▸ **Exercise passage**:
▬▬▬

Dave Miller

Personal information
- Full name: David Brian Miller
- Date of birth: 8 January 1964 (age 62)
- Place of birth: Burnley, England
- Height: 5 ft 11 in (1.80 m)
- Position: Defender

Senior career*
- Years: Team / Apps / (Gls)
- 1982–1985: Burnley / 32 / (3)
- 1983: → Crewe Alexandra (loan) / 3 / (0)
- 1985–1986: Tranmere Rovers / 29 / (1)
- 1986–1987: Colne Dynamoes / ? / (?)
- 1987–1989: Preston North End / 58 / (2)
- 1989: → Burnley (loan) / 4 / (0)
- 1989–1992: Carlisle United / 109 / (7)
- 1992–1994: Stockport County / 81 / (1)
- 1994–1996: Wigan Athletic / 38 / (3)
- 1996–1999: Morecambe / 30 / (1)

Managerial career
- 2002–2005: Stalybridge Celtic

= Dave Miller (footballer, born 1964) =

English footballer and manager

David Brian Miller (born 8 January 1964) is an English former professional footballer who played as a defender. He played for seven different clubs in the Football League, including Wigan Athletic during Dave Whelan's takeover of the club, as well as having two spells in non-league football. He is the son of former Burnley player and manager Brian Miller, brother-in-law of teammate and club captain Derek Scott and uncle of Chris and Paul Scott who also played for Burnley.

▬▬▬

▸ **Exercise 1**:
Name every relative of Dave Miller mentioned in the text about him, along with how the text describes each relationship.
▸ **Exercise 2**:
Echo the text about Dave Miller word for word. Begin at the words "Personal information" and stop after "Dynamoes / ? / (?)".
The lines that follow are separate material, unrelated to the text about Dave Miller.

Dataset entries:
▬▬▬

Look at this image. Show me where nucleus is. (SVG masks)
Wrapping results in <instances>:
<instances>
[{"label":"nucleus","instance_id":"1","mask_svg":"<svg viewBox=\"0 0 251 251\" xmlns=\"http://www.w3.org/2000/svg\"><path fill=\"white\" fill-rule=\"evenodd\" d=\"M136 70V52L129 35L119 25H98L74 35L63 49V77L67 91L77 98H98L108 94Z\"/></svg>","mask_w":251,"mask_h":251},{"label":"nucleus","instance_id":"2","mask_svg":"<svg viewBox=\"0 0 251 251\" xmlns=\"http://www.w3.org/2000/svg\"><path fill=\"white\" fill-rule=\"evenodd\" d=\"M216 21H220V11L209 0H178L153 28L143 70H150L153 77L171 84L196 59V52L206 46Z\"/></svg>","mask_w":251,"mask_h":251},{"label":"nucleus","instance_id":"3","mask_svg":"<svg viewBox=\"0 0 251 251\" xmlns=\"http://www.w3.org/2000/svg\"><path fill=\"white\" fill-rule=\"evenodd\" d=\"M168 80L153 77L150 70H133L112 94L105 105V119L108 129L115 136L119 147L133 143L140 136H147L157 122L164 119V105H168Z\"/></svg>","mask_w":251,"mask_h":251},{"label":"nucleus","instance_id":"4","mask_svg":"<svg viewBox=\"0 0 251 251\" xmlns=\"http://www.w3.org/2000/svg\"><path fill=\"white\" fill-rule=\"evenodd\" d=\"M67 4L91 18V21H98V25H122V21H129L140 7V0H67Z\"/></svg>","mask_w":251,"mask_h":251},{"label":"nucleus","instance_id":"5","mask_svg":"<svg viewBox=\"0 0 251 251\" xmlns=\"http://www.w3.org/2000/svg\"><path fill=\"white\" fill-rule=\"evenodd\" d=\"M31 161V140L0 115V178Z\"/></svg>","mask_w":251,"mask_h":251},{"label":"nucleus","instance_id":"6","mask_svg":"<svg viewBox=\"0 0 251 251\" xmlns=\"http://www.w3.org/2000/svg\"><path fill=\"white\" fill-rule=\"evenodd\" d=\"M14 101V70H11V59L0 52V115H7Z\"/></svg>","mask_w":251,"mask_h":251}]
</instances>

▬▬▬

▸ **Answer box 1**:
- Brian Miller: his father, a former Burnley player and manager
- Derek Scott: his brother-in-law, also a teammate and club captain
- Chris Scott: Miller is his uncle
- Paul Scott: Miller is his uncle

▸ **Answer box 2**:
Personal information
- Full name: David Brian Miller
- Date of birth: 8 January 1964 (age 62)
- Place of birth: Burnley, England
- Height: 5 ft 11 in (1.80 m)
- Position: Defender

Senior career*
- Years: Team / Apps / (Gls)
- 1982–1985: Burnley / 32 / (3)
- 1983: → Crewe Alexandra (loan) / 3 / (0)
- 1985–1986: Tranmere Rovers / 29 / (1)
- 1986–1987: Colne Dynamoes / ? / (?)